Mollapour E, Porter J B, Kaczmarski R, Linch D C, Roberts P J
Departments of Haematology, University College London Medical School, London, UK.
Blood. 1998 May 1;91(9):3423-9.
Intermittent painful crises due to vasoocclusion are the major clinical manifestation of sickle cell disease (SCD), but subclinical episodes may also occur. There is sparse evidence for the involvement of neutrophils in the pathophysiology of SCD, but production of cytokines by the damaged endothelium might influence neutrophil function and modulate responses to subsequent cytokine exposure. In addition, the activation of neutrophils in the microcirculation could itself exacerbate vasoocclusion. To test whether neutrophil inflammatory responses were altered in SCD, neutrophil phospholipase A2 and NADPH oxidase activity in response to in vitro priming by granulocyte-macrophage colony-stimulating factor (GM-CSF) and tumor necrosis factor-alpha (TNF-alpha) were measured both during and between painful crises. Resting levels of neutrophil phospholipase A2 activity in steady-state SCD (4.0% +/- 0. 5% of total cell radioactivity) were raised relative to control values (2.0% +/- 0.2%, n = 10, P = .008). There was no defect of agonist-stimulated phospholipase A2 or NADPH oxidase activity in steady-state SCD; however, the ability of phospholipase A2 to respond to priming with GM-CSF was attenuated to 63% +/- 17% of control values (n = 10, P = .04). Similarly, neutrophil NADPH oxidase activity after priming with GM-CSF and TNF-alpha was, respectively, 65% +/- 11% (n = 7, P = .03) and 57% +/- 7% of control (n = 10, P = .007) in steady-state disease, and was further reduced during painful vasoocclusive crises to 34% +/- 9% and 25% +/- 3% of control for GM-CSF and TNF-alpha, respectively. These data were not explained by poor splenic function or any racial factor, as normal cytokine responses were seen in splenectomized patients in remission from Hodgkin's disease and in healthy Afro-Caribbean subjects. Abnormal neutrophil cytokine priming responses were not observed in either patients with rheumatoid arthritis or iron-deficiency anemia. Our findings are indicative of an ongoing inflammatory state in SCD between painful crises involving neutrophil activation and an abnormality of cytokine-regulated neutrophil function, which may compromise the host defenses against certain microorganisms.

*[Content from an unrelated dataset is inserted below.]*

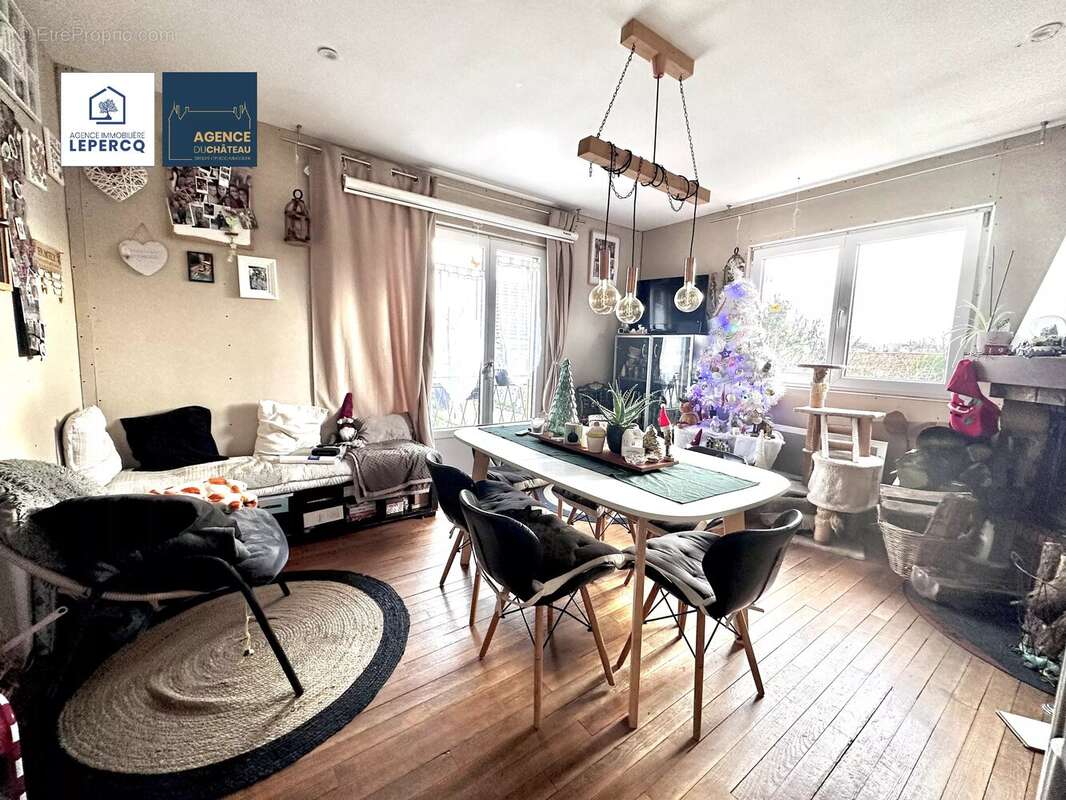 Maison à CREPY-EN-VALOIS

血管阻塞引起的间歇性疼痛危象是镰状细胞病(SCD)的主要临床表现,但也可能发生亚临床发作。关于中性粒细胞参与SCD病理生理学的证据很少,但受损内皮细胞产生的细胞因子可能会影响中性粒细胞功能并调节对随后细胞因子暴露的反应。此外,微循环中中性粒细胞的激活本身可能会加剧血管阻塞。为了测试SCD中中性粒细胞炎症反应是否改变,在疼痛危象期间和之间测量了粒细胞-巨噬细胞集落刺激因子(GM-CSF)和肿瘤坏死因子-α(TNF-α)体外预刺激后中性粒细胞磷脂酶A2和NADPH氧化酶的活性。稳态SCD中中性粒细胞磷脂酶A2活性的静息水平(占总细胞放射性的4.0%±0.5%)相对于对照值(2.0%±0.2%,n = 10,P = 0.008)升高。稳态SCD中激动剂刺激的磷脂酶A2或NADPH氧化酶活性没有缺陷;然而,磷脂酶A2对GM-CSF预刺激的反应能力减弱至对照值的63%±17%(n = 10,P = 0.04)。同样,在稳态疾病中,GM-CSF和TNF-α预刺激后中性粒细胞NADPH氧化酶活性分别为对照值的65%±11%(n = 7,P = 0.03)和57%±7%(n = 10,P = 0.007),在疼痛性血管阻塞危象期间进一步降低至GM-CSF和TNF-α对照值的34%±9%和25%±3%。这些数据不能用脾功能低下或任何种族因素来解释,因为在霍奇金病缓解期的脾切除患者和健康的非洲加勒比受试者中观察到了正常的细胞因子反应。类风湿性关节炎患者或缺铁性贫血患者均未观察到异常的中性粒细胞细胞因子预刺激反应。我们的研究结果表明,在疼痛危象之间,SCD中存在持续的炎症状态,涉及中性粒细胞激活和细胞因子调节的中性粒细胞功能异常,这可能会损害宿主对某些微生物的防御能力。